#### Record excerpts ####

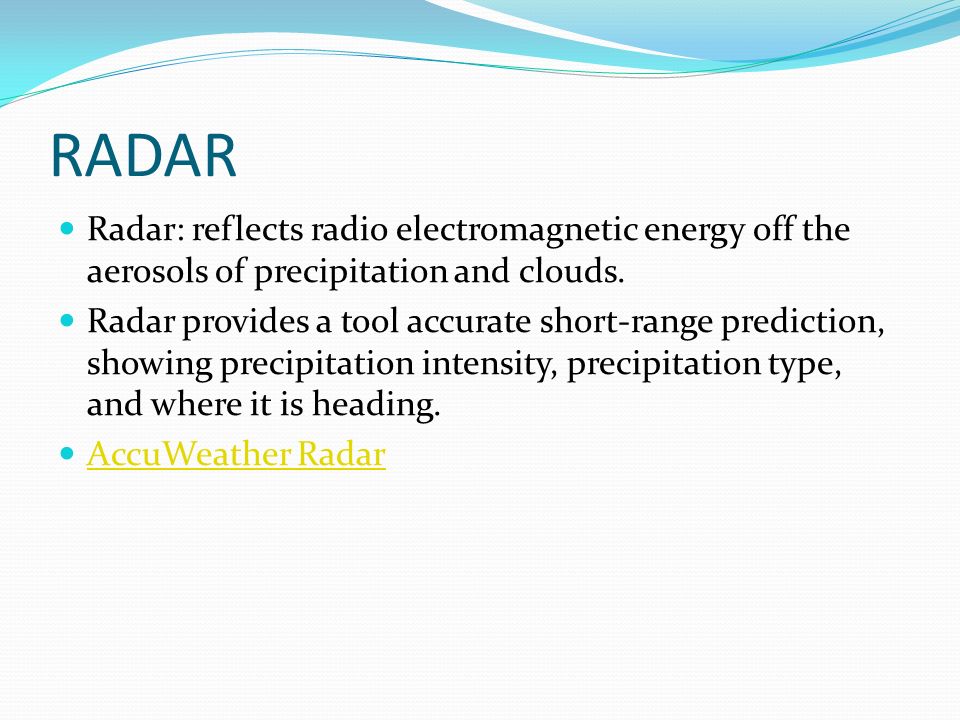 RADAR

- Radar: reflects radio electromagnetic energy off the aerosols of precipitation and clouds.
- Radar provides a tool accurate short-range prediction, showing precipitation intensity, precipitation type, and where it is heading.
- AccuWeather Radar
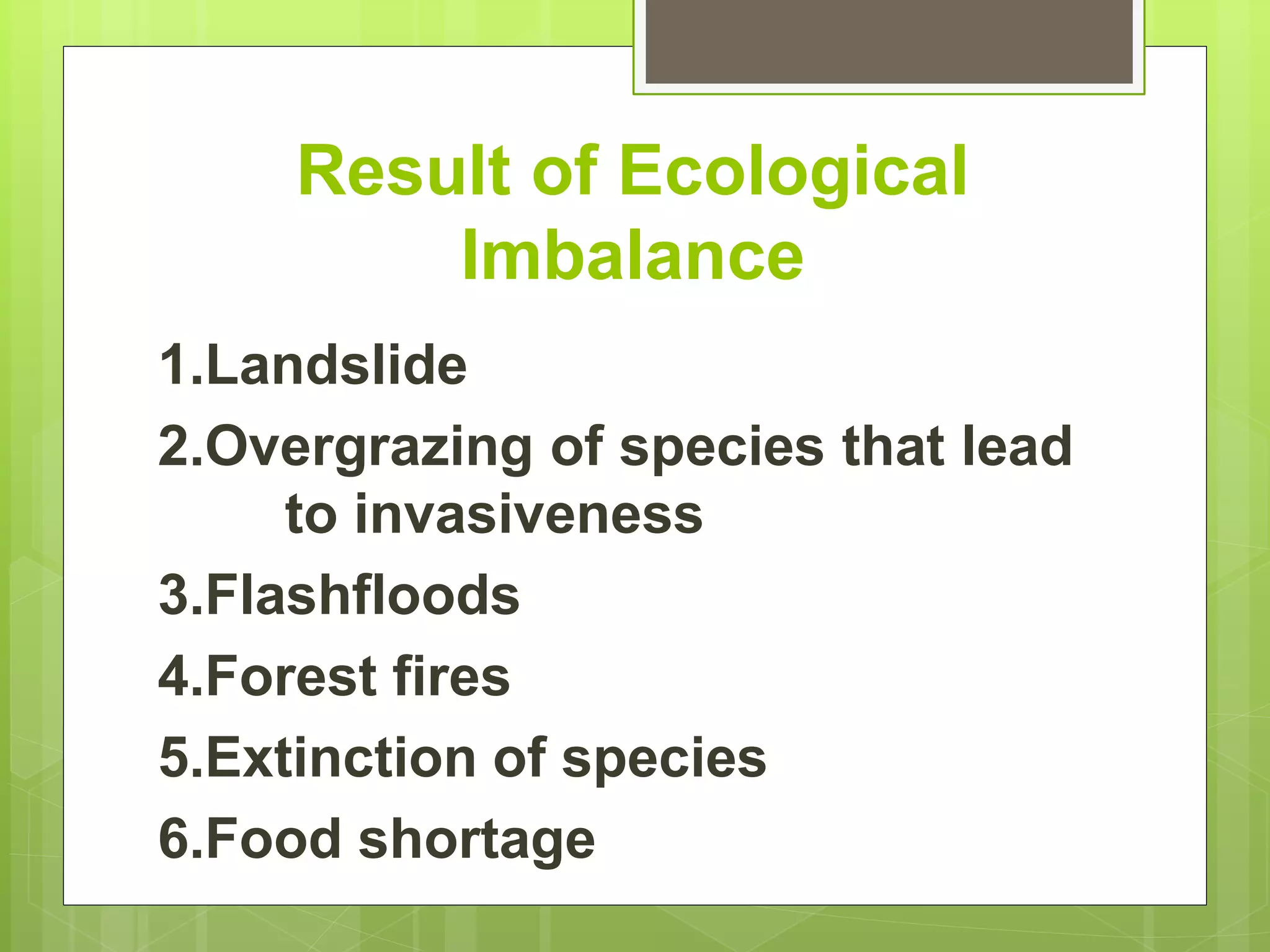 Result of Ecological Imbalance

1.Landslide
2.Overgrazing of species that lead to invasiveness
3.Flashfloods
4.Forest fires
5.Extinction of species
6.Food shortage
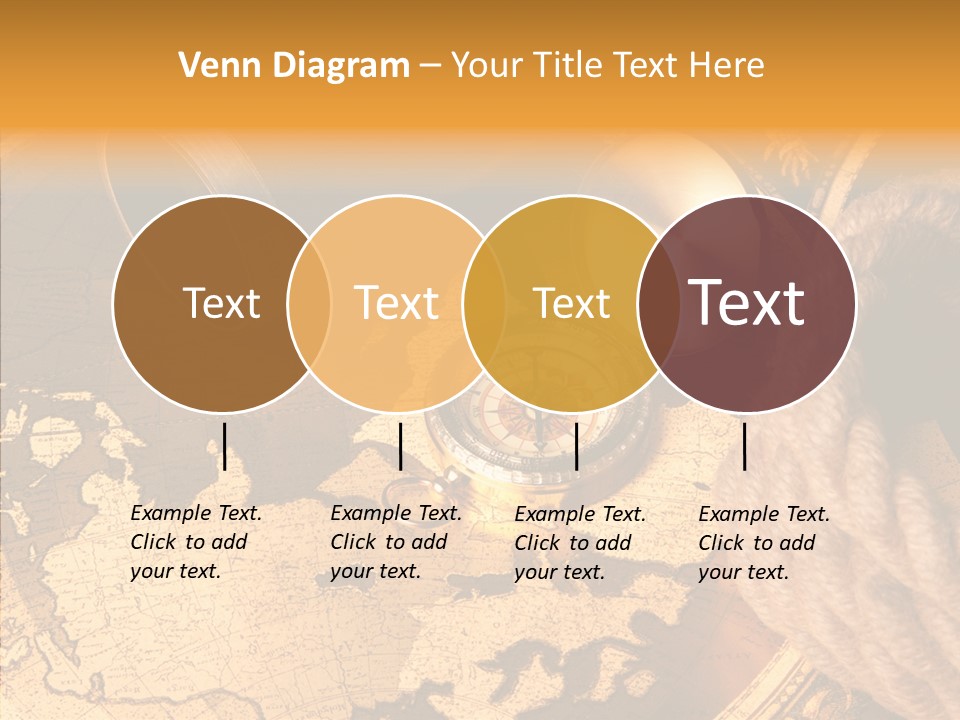 Venn Diagram – Your Title Text Here

Text

Text

Text

Text

Example Text. Click to add your text.

Example Text. Click to add your text.

Example Text. Click to add your text.

Example Text. Click to add your text.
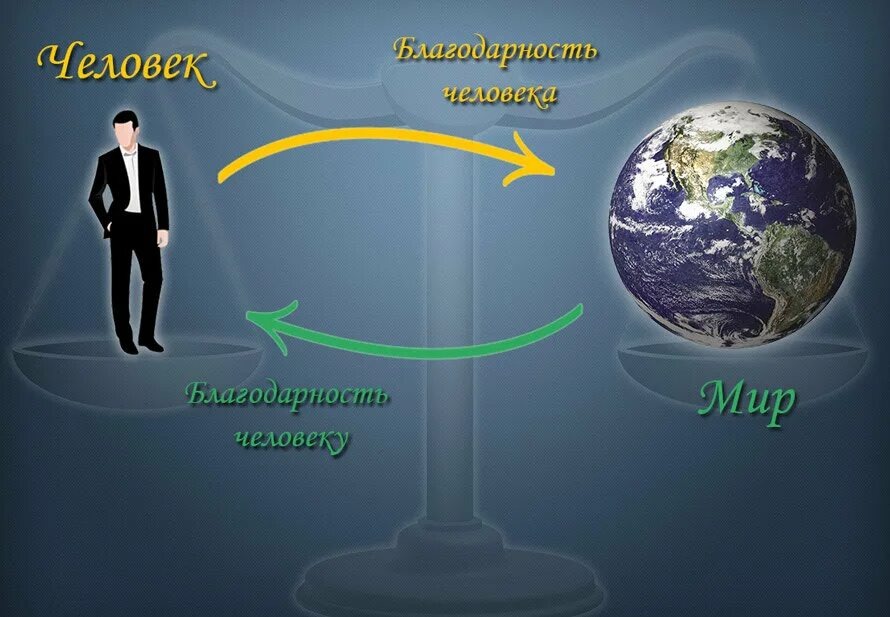 Человек

Благодарность человека

Благодарность человеку

Мир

####

▶ Task to complete: What you output must match the data exactly, apart from the pictures, which are left out.

▶ Task solution:
 RADAR

- Radar: reflects radio electromagnetic energy off the aerosols of precipitation and clouds.
- Radar provides a tool accurate short-range prediction, showing precipitation intensity, precipitation type, and where it is heading.
- AccuWeather Radar
 Result of Ecological Imbalance

1.Landslide
2.Overgrazing of species that lead to invasiveness
3.Flashfloods
4.Forest fires
5.Extinction of species
6.Food shortage
 Venn Diagram – Your Title Text Here

Text

Text

Text

Text

Example Text. Click to add your text.

Example Text. Click to add your text.

Example Text. Click to add your text.

Example Text. Click to add your text.
 Человек

Благодарность человека

Благодарность человеку

Мир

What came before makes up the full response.